Aim of the exercise = Because the images are not wanted, restate every line below word for word without them.

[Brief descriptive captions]
+++

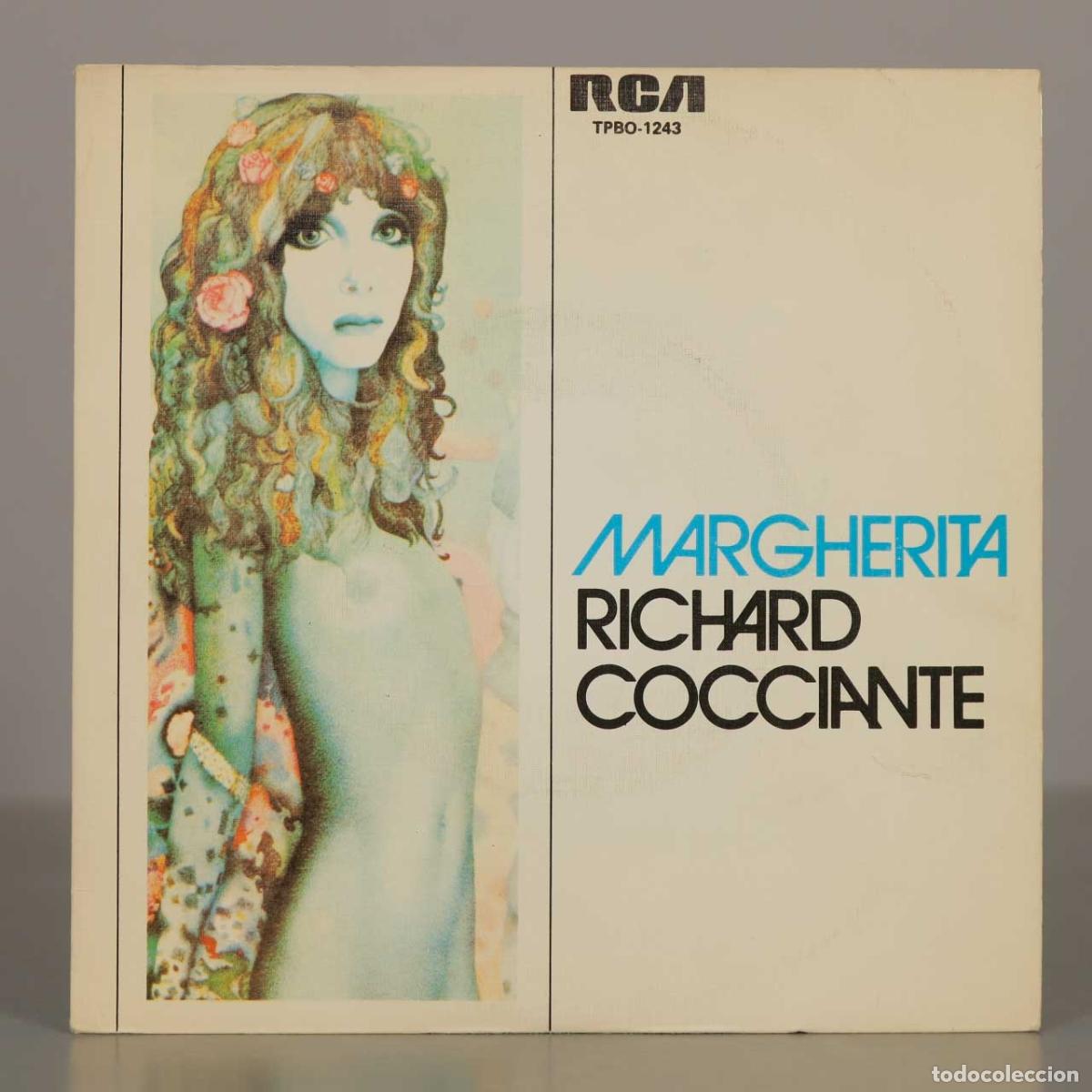 Discos de vinilo: SINGLE. Margherita - Richard Cocciante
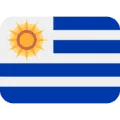 🇺🇾 Bendera Uruguay Twitter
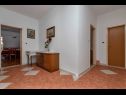 Appartamenti Ruzi - family and friends: A1(9+2) Makarska - Riviera Makarska  - Appartamento - A1(9+2): il corridoio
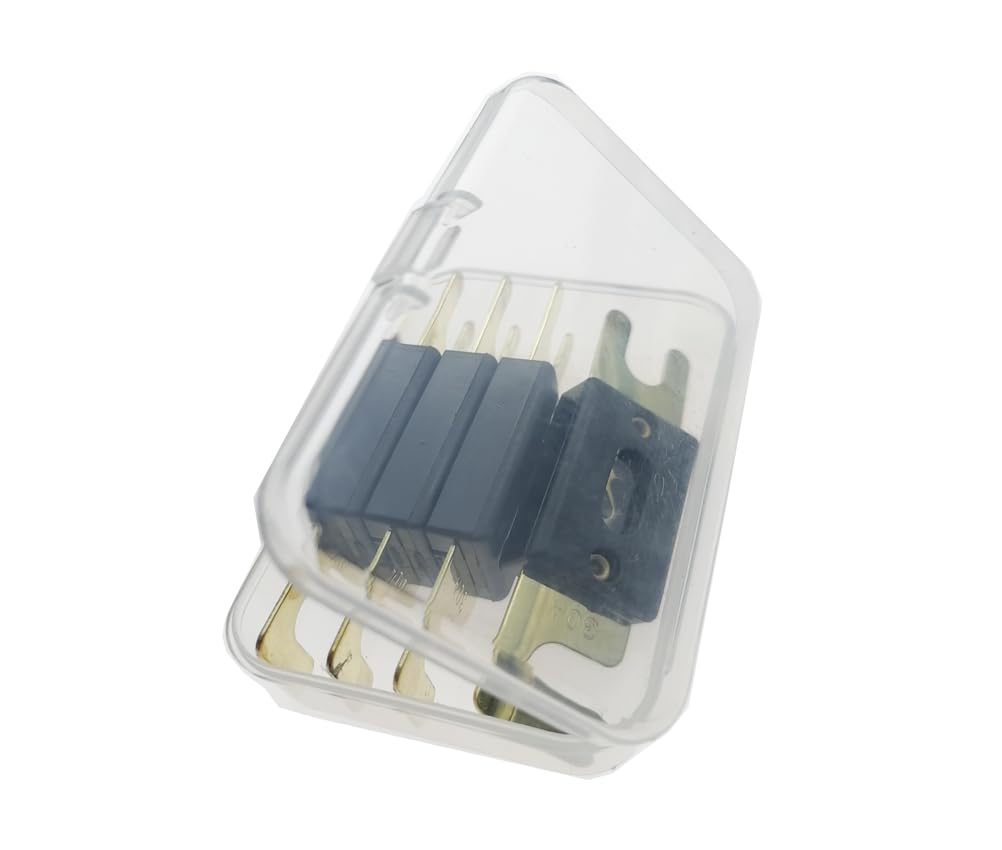 130A Fuse, 130A ANL, Gold Plated Holder Suitable for Car Radio and Audio 4Pcs 130A Fuse, 130A ANL, Gold Plated Holder Suitable for Car Radio and Audio 4Pcs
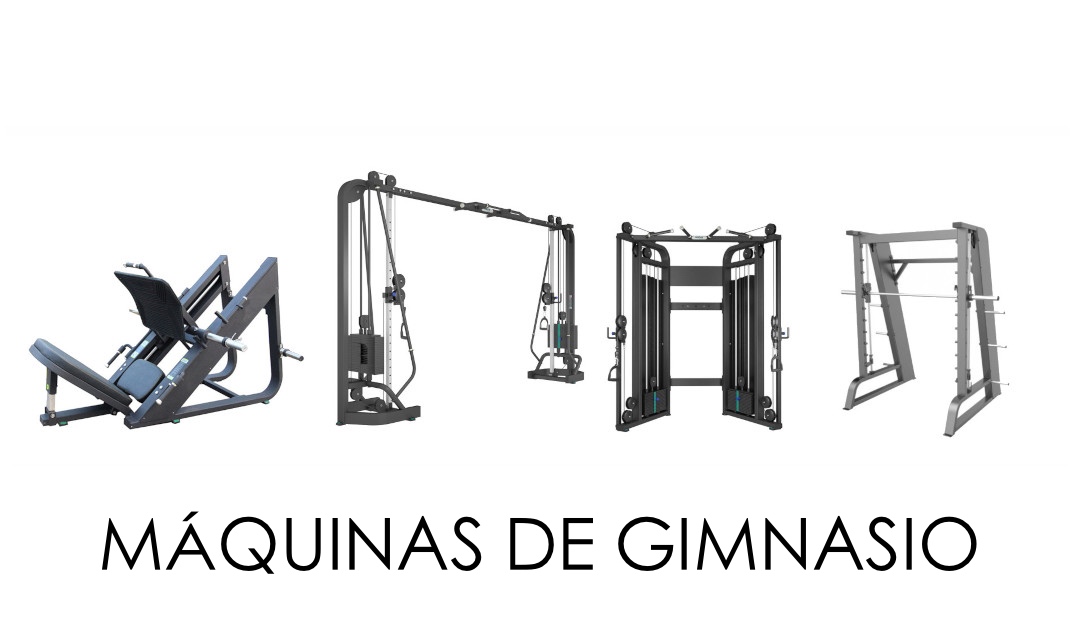 maquinas de gimnasio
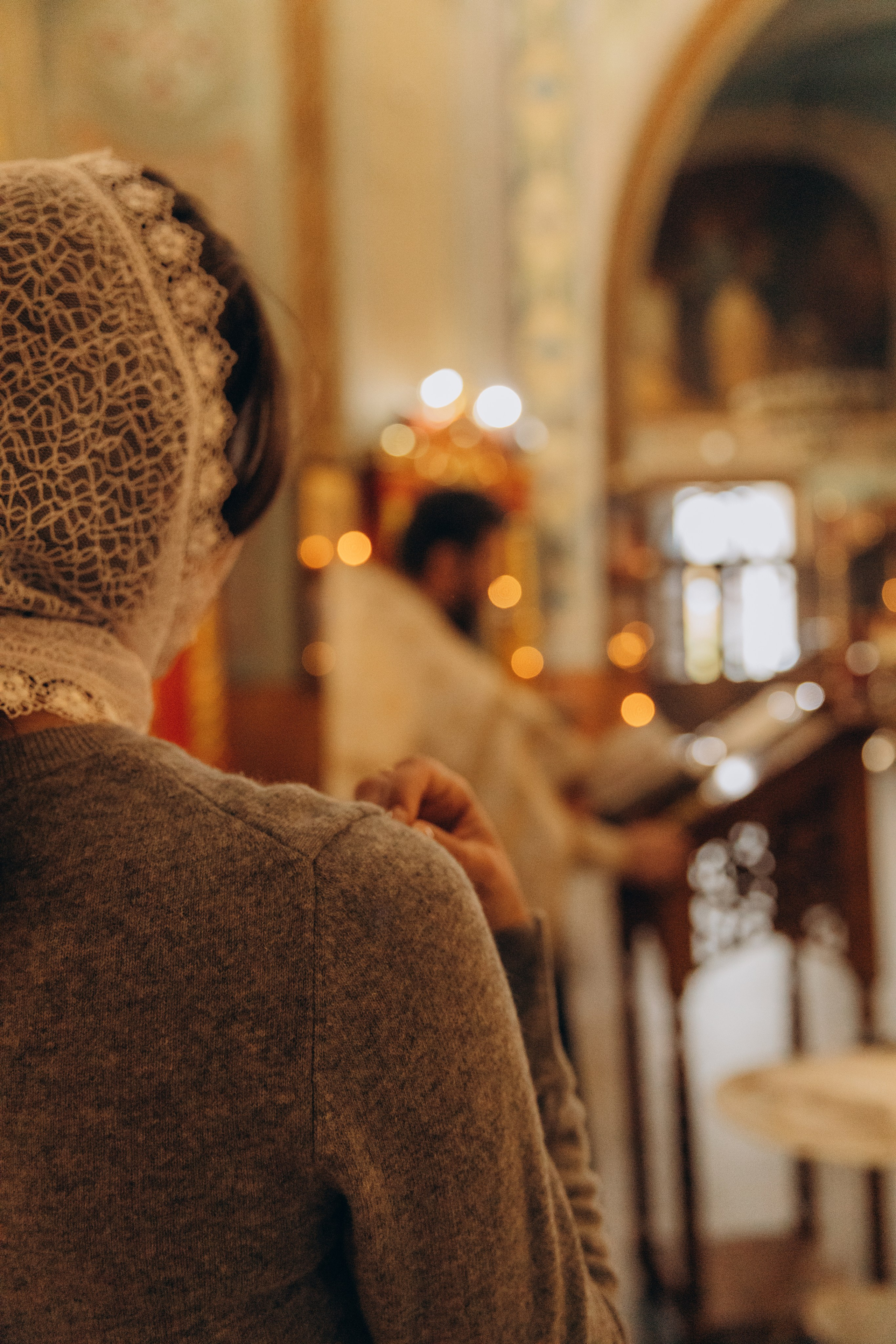 Крещение Екатерины. Фотограф в Нижнем Новгороде Воробьева Анжела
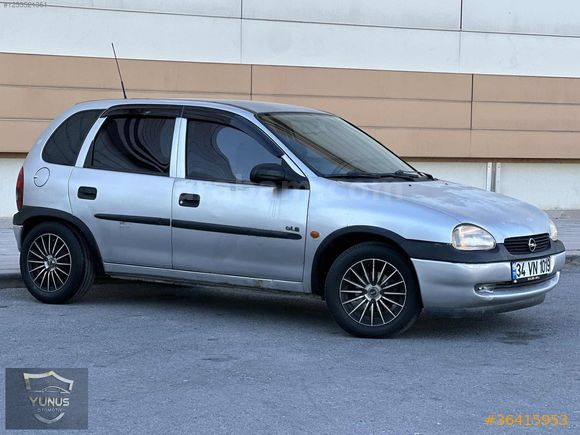 YUNUS OTOMOTİV'DEN 1999 Opel Corsa 1.4 GLS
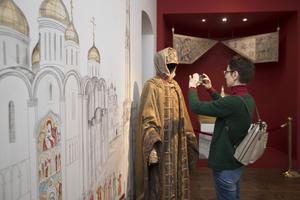 в "Стрелецких палатах"
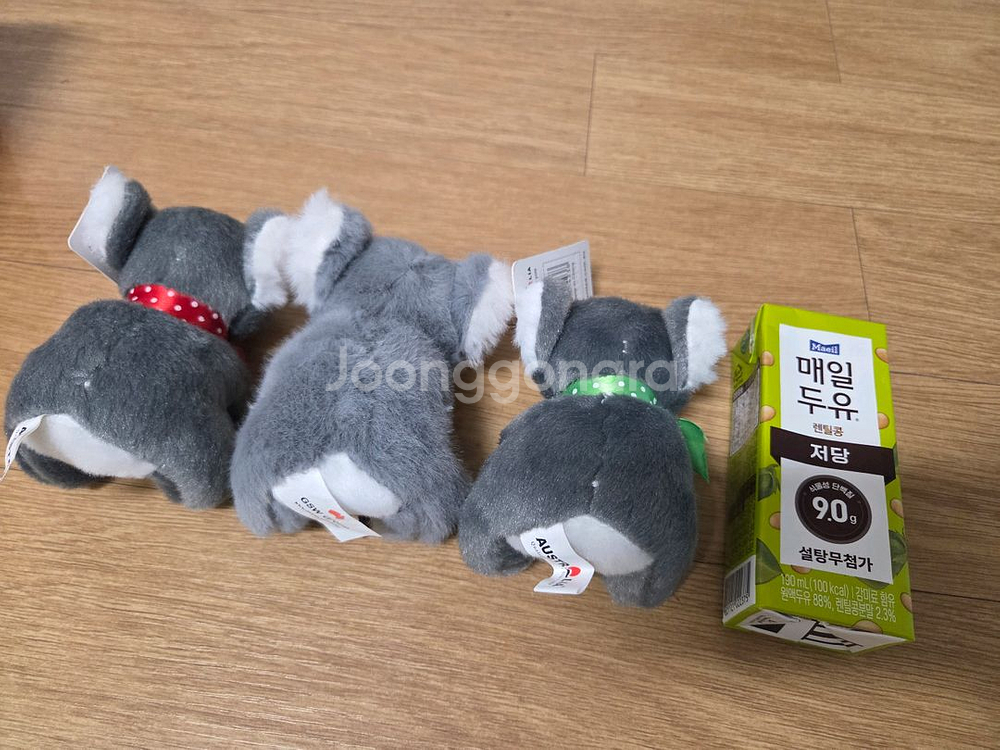 [새제품] 호주에서 구매한 코알라 인형--2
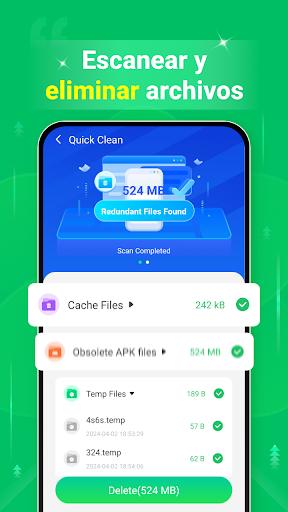 Captura de pantalla de Quick Clean - Space Cleaner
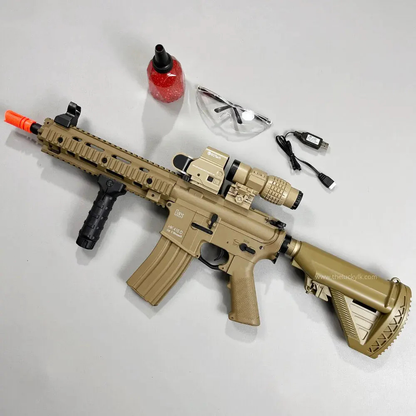 New HK416D Gel Blasters With Forward And Backward Moving Bolt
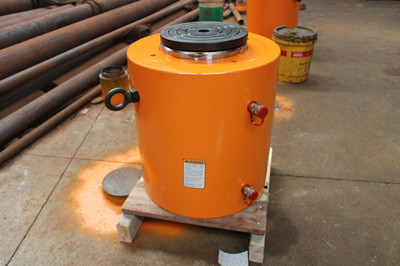 1000 tons double acting hydraulic jack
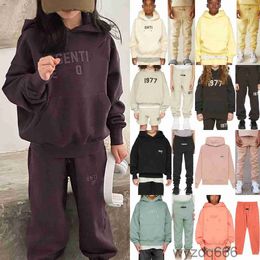 Kids Clothing Sets Boys Hoodies Tracksuits Clothes Ess Pants Toddler Children Sweatshirt Fear Girls Youth Clothes Loose of Hoody Pullovers God Sport SweYDTW YDTW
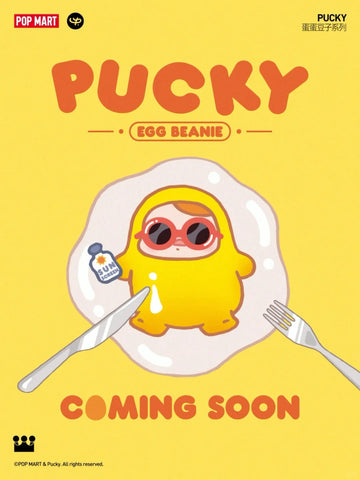 Pucky Egg Beanie Series: Get Ready for an Egg-cellent Blind Box Adventure!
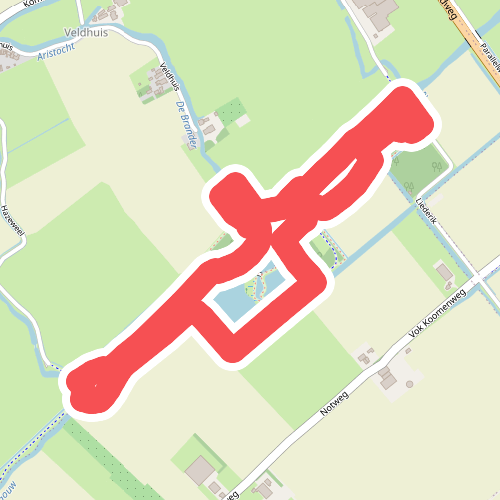 Ommetje Egboetswater (blauw)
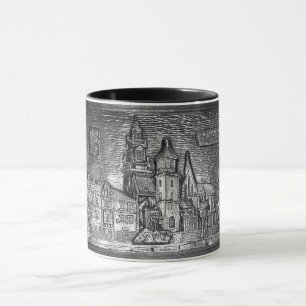WAWEL CASTLE KRAKOW POLAND PEWTER  TASSE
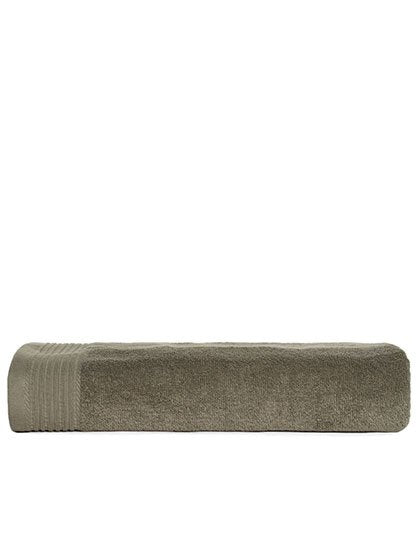 The One Towelling® Classic Beach Towel – Olive Green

+++

Answer to this task =
 Discos de vinilo: SINGLE. Margherita - Richard Cocciante
 🇺🇾 Bendera Uruguay Twitter
 Appartamenti Ruzi - family and friends: A1(9+2) Makarska - Riviera Makarska  - Appartamento - A1(9+2): il corridoio
 130A Fuse, 130A ANL, Gold Plated Holder Suitable for Car Radio and Audio 4Pcs 130A Fuse, 130A ANL, Gold Plated Holder Suitable for Car Radio and Audio 4Pcs
 maquinas de gimnasio
 Крещение Екатерины. Фотограф в Нижнем Новгороде Воробьева Анжела
 YUNUS OTOMOTİV'DEN 1999 Opel Corsa 1.4 GLS
 в "Стрелецких палатах"
 [새제품] 호주에서 구매한 코알라 인형--2
 Captura de pantalla de Quick Clean - Space Cleaner
 New HK416D Gel Blasters With Forward And Backward Moving Bolt
 1000 tons double acting hydraulic jack
 Kids Clothing Sets Boys Hoodies Tracksuits Clothes Ess Pants Toddler Children Sweatshirt Fear Girls Youth Clothes Loose of Hoody Pullovers God Sport SweYDTW YDTW
 Pucky Egg Beanie Series: Get Ready for an Egg-cellent Blind Box Adventure!
 Ommetje Egboetswater (blauw)
WAWEL CASTLE KRAKOW POLAND PEWTER  TASSE
 The One Towelling® Classic Beach Towel – Olive Green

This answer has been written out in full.